In March 2015 I gave a talk as part of the Guardian masterclass series, called Digital From the Ground Up. It was about maximising user generated content and incorporating it as part of the digital strategy for your charity.

I talked about a conference I’d been to where someone in the audience had asked how you stop people coming up with ideas and starting campaigns on their own. This is something I hear a lot, there can be huge pressure from above to justify your existence when you work in charity digital, so when a great idea comes from outside the charity, people can be made to feel like they should have come up with it themselves.

My argument is that kind of thinking will hold you back. Our job is to amplify the voices of our supporters – we can’t control everything and we’ll be limiting our progress if we try.

To demonstrate this, I looked at a couple of examples of charities and organisations who’d amplified outside activity really well and seen huge gains as a result:

CRUK and the no makeup selfie – it started, they quickly posted out a sign saying they loved it and funneled people wanting to give into their established channels. They kept thanking people as they went, they tweeted out milestones as they happened, they were sure not to claim it, but to be there with all the information people wanted if they were looking to donate. The storm raised £8 million, enough to fund 10 clinical trials.
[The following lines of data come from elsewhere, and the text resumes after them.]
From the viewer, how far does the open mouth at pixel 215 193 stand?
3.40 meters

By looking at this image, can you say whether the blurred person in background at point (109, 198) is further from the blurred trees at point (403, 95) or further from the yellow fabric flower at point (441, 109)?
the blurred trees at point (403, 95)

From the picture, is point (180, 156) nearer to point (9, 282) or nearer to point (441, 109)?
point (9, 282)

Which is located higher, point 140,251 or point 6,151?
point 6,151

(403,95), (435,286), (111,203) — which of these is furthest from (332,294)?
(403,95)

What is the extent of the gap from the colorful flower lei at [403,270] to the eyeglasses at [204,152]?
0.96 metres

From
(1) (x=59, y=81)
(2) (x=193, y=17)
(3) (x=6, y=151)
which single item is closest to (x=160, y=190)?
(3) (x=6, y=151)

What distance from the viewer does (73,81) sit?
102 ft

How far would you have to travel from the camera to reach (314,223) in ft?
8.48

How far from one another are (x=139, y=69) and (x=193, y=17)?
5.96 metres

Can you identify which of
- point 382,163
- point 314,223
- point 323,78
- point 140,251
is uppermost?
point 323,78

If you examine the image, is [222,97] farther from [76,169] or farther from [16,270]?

Manchester Dogs’ Home Fire – when the news broke that a fire had been started at the Manchester Dogs’ Home, members of the public began offering support and looking for ways they could help via social. Manchester Evening News were quick to channel that support into a Just Giving site, which aimed to raise £1 million. All the way along and once they reached that milestone, the dogs’ home tweeted “A million. A million good hearts, a million amazing people, thank you, thank you, thank you” to show their gratitude and fuel further activity.

Mental Patient – Halloween is a sad day for mental health. Every year some huge company or high profile person capitalises on ingrained prejudice and stigma to produce or say something totally offensive and ridiculous. In 2013, it was Asda’s turn and they produced a ‘Mental Patient’ Halloween costume – complete with all the blood and axe wheedling you can imagine. The backlash began overnight, with a photo and tweet by someone who has accessed mental health services showing Asda what a real ‘mental patient’ looks like. From there, thousands of people joined in using the #mentalpatient hashtag and sharing their own experiences. In the morning, all Mind needed to do was amplify this activity. It was supporter generated, led and owned, Mind just widened the reach and got more people involved. By the afternoon, both Asda and Tesco had committed to each make a £25,000 donation to Mind.

A virtual choir 2,000 voices strong – this is perhaps the best and most inspiring digital thing I’ve ever seen, so I’d recommend watching the original example yourself.

After I’d shared these I imagined a few people in the audience would be thinking ‘yes, but what if this just never happens for us?’ So for them I had a few suggestions on how they might kick start it:

Create your own viral content – At Time to Change I started a series of four-way images with members of staff holding up cards with their names, two everyday facts about themselves and one fact about their mental health experiences. The idea was to show regular people with regular lives sharing regular things without fear of shame or stigma. It was a really popular idea and continues to be amongst our top performing content – because it communicates totally what we’re about and it’s easy for anyone to do. I showed examples of where supporters had created their own versions, as well as examples of where they’d changed the format or done something creative and original with the idea and sparked a new wave of people getting involved.

Be subversive – I used the example of Charity Water’s First World Problems film, using viral disruption techniques to inspire people to share their own first world problems and donate to the campaign.

Build a user generated platform – While I worked at Mind I was involved in the development of Elefriends, which I think is so successful because of the role users had in making it. The brand is entirely user generated, it was modeled on an old Facebook group called the Elephant In the Room, where the users called each other Elefriends. Creating a new platform was a necessary step once the group reached Facebook’s maximum user limit, which meant Mind had a huge number of people invested in the project. At every stage it was shaped and built based on what those users wanted – including tone, language, house rules, interface design, functionality, content, everything. Almost immediately the community grew bigger than the Facebook group had ever been and has continued growing and growing ever since. In 2014 Robin Williams took his own life, that day a user posted ‘If only Robin had heard of Elefriends’, showing just how important the platform is to the people who use it today.

My 5 top tips: 

  1. Think big picture
  2. Let go of control
  3. Trust your supporters
  4. Try new things
  5. Love digital

At the end of the talk I wanted to sum up with the ethos that guides me most days at work and underpins how I feel about the importance of user generated content:

“When we’re obsolete, we’ll know our work is done.”